Ratzlaff was known to visit his hometown in northwest Arkansas often and enjoyed stopping at the local log cabin restaurant for breakfast consisting of eggs, sausage and wheat toast. He and his wife had two sons; their third child “a girl” is due in November. Additionally, Ratzlaff leaves behind his sister and mother.
Achievement and Honors
Thomas Ratzlaff dreamt of becoming a SEAL since he was young, and ultimately paid the ultimate sacrifice in Afghanistan when their helicopter was shot down.
He earned four Bronze Star Medals with Combat “V” devices, two Joint Service Commendation Medals, a Navy and Marine Corps Achievement Medal, Navy and Marine Corps Good Conduct Medal, Defense Service Medal, NATO Medal, Kosovo Campaign Medal, Armed Forces Expeditionary Medal for Iraq Campaign Medals Global War on Terror Expeditionary Medal Sea Service Deployment Ribbon (8) Navy Expert Rifleman and Pistol Shot Medals among his awards.
His family says the honor would make him humbled to see their street named in his honor.
Tom enjoyed many pursuits throughout his life. His interests ranged from music, theatre and golf – attending concerts of rock, jazz and classical genres alike; to enjoying Broadway productions in Wichita with season tickets; from watching and playing golf, as well as enjoying family time whenever possible. He especially cherished being close to his wife and children.
After graduating Green Forest High School in 1995 and immediately joining the Navy afterward, his lifelong goal was to be part of an East Coast-based SEAL unit – fulfilling one of his lifelong aspirations dreams.
He died August 6, 2011, when his CH-47 Chinook helicopter carrying 30 special operations forces was shot down by insurgent fire. He is survived by two sons and an expecting wife expecting their third child this November; Green Forest now displays its flags at half-staff to honor him.
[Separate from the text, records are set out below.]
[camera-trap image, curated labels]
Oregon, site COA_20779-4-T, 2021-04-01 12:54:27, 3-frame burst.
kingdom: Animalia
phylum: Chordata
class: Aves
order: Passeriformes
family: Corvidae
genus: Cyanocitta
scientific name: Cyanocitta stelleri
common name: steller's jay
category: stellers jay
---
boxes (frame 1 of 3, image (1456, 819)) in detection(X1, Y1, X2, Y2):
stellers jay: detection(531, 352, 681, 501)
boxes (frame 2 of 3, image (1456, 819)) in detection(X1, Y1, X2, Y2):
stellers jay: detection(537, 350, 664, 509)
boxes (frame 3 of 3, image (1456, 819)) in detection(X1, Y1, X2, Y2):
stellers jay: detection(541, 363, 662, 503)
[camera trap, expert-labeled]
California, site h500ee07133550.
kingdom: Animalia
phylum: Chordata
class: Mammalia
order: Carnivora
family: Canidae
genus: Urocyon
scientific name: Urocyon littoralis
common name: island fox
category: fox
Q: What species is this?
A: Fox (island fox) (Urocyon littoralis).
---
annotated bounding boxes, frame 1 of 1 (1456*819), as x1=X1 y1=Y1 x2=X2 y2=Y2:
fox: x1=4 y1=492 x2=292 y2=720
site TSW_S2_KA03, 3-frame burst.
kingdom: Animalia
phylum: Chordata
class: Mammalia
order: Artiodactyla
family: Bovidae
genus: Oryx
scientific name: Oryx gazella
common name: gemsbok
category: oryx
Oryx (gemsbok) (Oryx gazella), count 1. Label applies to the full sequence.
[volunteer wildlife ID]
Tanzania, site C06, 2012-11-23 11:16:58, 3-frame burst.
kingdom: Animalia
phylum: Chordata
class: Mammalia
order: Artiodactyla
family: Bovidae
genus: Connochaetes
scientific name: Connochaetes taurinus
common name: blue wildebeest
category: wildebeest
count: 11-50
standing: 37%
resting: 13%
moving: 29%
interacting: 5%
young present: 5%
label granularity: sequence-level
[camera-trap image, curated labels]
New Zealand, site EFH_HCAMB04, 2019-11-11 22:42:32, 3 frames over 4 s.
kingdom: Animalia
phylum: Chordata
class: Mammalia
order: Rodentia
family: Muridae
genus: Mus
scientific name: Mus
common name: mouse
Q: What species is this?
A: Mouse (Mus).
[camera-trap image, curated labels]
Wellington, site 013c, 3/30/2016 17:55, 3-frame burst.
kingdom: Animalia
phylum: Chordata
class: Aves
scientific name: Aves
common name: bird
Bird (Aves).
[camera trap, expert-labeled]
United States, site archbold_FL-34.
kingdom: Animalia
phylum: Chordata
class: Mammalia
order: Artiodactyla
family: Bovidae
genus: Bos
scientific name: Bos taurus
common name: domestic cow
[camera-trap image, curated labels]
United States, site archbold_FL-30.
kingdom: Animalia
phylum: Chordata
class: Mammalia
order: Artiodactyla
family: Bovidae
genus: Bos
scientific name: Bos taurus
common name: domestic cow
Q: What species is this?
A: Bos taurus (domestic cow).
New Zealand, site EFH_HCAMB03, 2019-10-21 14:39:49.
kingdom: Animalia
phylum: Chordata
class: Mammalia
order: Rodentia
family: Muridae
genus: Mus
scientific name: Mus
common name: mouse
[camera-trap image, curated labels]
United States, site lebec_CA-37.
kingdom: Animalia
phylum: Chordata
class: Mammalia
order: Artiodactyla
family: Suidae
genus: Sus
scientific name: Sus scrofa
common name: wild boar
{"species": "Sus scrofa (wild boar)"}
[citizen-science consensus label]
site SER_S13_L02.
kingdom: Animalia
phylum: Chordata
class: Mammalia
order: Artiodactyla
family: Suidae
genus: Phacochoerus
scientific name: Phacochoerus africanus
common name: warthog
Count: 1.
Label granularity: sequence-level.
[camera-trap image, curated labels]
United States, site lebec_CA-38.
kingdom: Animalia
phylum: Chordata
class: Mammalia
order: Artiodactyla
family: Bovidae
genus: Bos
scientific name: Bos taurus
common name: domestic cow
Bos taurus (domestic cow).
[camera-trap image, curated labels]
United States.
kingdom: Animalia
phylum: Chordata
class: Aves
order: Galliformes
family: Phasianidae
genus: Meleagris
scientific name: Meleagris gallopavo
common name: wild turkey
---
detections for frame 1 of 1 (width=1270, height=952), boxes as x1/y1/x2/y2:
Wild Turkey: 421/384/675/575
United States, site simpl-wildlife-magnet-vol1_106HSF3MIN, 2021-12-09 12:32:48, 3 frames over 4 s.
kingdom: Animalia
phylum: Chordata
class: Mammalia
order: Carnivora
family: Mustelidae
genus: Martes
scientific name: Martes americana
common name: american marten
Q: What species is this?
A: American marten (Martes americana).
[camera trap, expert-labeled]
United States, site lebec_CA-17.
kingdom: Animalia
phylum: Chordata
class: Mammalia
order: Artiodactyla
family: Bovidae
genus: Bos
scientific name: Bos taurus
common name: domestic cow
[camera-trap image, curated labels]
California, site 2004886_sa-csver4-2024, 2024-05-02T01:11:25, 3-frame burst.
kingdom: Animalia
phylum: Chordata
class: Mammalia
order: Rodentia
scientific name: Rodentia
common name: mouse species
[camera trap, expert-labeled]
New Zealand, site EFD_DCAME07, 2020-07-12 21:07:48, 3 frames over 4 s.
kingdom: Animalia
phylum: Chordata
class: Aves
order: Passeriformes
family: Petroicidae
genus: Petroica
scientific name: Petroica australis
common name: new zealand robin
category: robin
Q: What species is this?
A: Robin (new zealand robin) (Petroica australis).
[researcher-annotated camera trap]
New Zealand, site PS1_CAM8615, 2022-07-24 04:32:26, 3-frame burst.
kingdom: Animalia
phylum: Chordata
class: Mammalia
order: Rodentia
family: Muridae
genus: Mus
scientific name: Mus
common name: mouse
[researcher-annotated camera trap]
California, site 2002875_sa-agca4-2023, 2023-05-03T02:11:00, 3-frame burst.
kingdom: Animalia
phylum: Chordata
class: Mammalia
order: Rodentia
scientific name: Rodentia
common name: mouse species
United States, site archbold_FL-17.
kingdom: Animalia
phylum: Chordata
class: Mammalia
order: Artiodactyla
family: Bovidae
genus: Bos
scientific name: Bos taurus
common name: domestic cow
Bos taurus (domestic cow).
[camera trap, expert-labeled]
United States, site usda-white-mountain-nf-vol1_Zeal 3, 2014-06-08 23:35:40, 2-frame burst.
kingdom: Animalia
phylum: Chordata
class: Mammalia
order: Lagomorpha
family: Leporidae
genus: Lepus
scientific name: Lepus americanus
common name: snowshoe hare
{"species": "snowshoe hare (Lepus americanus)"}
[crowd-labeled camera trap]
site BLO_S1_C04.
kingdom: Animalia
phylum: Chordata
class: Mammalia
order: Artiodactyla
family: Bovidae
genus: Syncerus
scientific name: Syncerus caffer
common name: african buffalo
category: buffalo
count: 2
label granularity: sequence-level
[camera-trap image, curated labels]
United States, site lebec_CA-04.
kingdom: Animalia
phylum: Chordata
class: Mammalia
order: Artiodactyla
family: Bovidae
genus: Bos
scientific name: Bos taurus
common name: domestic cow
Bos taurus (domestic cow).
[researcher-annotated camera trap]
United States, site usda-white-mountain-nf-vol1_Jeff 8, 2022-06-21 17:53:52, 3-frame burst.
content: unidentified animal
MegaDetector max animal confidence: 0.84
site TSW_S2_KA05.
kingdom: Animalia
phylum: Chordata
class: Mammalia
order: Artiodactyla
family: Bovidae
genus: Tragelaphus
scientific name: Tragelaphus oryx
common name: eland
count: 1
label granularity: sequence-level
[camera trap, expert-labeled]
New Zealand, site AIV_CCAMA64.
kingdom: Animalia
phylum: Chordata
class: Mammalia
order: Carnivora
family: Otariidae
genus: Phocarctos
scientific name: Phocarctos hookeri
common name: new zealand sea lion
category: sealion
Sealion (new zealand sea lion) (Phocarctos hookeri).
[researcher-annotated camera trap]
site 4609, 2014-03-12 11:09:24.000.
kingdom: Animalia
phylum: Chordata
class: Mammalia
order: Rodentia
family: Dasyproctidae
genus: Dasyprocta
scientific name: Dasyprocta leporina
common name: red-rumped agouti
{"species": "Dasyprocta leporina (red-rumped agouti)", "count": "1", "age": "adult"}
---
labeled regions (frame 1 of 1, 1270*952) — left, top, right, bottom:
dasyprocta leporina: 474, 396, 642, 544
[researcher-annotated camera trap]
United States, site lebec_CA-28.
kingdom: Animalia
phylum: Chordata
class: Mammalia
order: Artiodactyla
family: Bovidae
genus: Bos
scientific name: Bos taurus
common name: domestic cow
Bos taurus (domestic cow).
Thomas Ratzlaff, 34, joined an East Coast-based Special Warfare Operator Team when he enlisted in May 1995 in Green Forest, Arkansas. On August 6, he was shot down while flying in a CH-47 Chinook helicopter in Wardak province, Afghanistan by enemy fire.
He leaves behind his wife and two sons as well as his mother and sister. Green Forest pays its respects by flying flags at half-staff; additionally a memorial service was held in a log cabin restaurant where he enjoyed getting eggs, sausage and wheat toast each morning.